=== FRAGMENTO ELEGIDO ===

Print Friendly, PDF & Email

Poco a poco, nuestra sociedad se está transformando. Hemos pasado del Estado del Bienestar, aquel en el que el Estado recaudaba, mucho más que en los años del orgullo patrio, de forma que redistribuía las riquezas de forma justa.

Es cierto que, para hacer política social, justa y necesaria, se necesita dinero, y con ese cuento, tras los años de gobiernos conservadores, que han ido llenando las arcas, gobiernos más progresistas han ido, distribuyendo los ahorros sobre una sociedad, que ha llegado un momento que ha preferido otro tipo de políticas, lo cual sucede cuando ya, sin dinero, no tienen más votos que comprar.



Todo se mantenía en un equilibrio casi natural, soportable, y en donde, las perspectivas de uno y otro, alternándose, cohabitaban sobre una sociedad “feliz”. Pero entonces llegó el desbordamiento de la insensatez, la inmadurez política, las consignas del Che, asesino de homosexuales, jaleadas en protestas gay; llego el día de las cajeras del Mercadona y los vendedores de calzoncillos pidiendo libertad para convertir España en un Gulag… de chocolate, y en donde, la distribución de la riqueza… en donde ese estado de bienestar se reduce a la miseria colectiva.

===

Según el fragmento, ¿qué hace falta para hacer política social? Las líneas siguientes son un material aparte.

=== LÍNEAS DISPONIBLES ===

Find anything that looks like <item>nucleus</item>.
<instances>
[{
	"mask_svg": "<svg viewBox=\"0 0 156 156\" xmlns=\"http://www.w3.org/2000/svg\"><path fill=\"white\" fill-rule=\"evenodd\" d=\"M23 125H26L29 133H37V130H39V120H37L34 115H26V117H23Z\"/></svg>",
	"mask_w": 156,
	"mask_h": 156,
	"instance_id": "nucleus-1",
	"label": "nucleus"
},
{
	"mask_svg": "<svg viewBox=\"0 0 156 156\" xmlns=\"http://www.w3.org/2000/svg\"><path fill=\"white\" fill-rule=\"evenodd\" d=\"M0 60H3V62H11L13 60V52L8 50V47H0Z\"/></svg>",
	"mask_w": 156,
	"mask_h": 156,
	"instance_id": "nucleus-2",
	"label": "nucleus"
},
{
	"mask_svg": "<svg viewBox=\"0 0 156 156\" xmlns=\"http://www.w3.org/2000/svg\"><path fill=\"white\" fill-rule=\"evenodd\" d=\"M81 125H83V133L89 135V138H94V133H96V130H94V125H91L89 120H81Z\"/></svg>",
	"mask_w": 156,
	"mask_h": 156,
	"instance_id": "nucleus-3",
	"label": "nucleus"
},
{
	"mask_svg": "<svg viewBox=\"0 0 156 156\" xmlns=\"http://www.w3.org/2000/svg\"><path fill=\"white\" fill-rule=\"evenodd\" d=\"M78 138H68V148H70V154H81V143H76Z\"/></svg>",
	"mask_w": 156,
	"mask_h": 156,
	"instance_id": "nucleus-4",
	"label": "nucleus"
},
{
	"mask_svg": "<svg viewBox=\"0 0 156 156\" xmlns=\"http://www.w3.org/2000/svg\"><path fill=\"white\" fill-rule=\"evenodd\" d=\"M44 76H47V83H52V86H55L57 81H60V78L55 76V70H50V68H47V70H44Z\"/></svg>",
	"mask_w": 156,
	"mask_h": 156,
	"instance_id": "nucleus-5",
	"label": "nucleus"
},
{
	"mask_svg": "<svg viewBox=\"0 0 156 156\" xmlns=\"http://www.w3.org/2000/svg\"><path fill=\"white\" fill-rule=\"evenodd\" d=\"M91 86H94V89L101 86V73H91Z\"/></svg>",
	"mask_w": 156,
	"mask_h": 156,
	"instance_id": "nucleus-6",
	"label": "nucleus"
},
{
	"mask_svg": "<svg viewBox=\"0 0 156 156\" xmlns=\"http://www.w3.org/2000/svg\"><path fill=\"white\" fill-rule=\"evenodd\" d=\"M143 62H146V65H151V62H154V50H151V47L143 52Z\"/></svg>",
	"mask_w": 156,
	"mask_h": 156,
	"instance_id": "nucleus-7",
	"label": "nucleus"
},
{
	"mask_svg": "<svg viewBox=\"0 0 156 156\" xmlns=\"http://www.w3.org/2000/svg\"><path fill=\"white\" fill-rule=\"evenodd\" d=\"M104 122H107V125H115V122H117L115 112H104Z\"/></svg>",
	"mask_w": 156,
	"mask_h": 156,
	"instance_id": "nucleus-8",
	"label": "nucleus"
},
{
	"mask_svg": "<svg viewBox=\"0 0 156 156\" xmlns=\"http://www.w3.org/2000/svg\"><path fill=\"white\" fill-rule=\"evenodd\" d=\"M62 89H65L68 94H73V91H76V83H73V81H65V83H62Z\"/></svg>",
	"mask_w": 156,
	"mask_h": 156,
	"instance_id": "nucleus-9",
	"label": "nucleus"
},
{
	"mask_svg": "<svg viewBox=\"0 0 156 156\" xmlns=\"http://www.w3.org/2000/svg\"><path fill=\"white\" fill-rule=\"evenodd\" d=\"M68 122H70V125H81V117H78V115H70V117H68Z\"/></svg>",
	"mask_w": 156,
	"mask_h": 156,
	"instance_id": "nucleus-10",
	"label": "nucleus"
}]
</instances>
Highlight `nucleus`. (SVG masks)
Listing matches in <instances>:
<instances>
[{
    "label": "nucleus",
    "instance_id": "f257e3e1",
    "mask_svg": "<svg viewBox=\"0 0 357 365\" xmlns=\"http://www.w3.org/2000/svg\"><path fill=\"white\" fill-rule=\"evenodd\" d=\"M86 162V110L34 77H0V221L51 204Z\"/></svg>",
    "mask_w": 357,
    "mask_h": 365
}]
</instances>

===

- _ESPACIO DE RESPUESTA_:
Para hacer política social, justa y necesaria, hace falta dinero.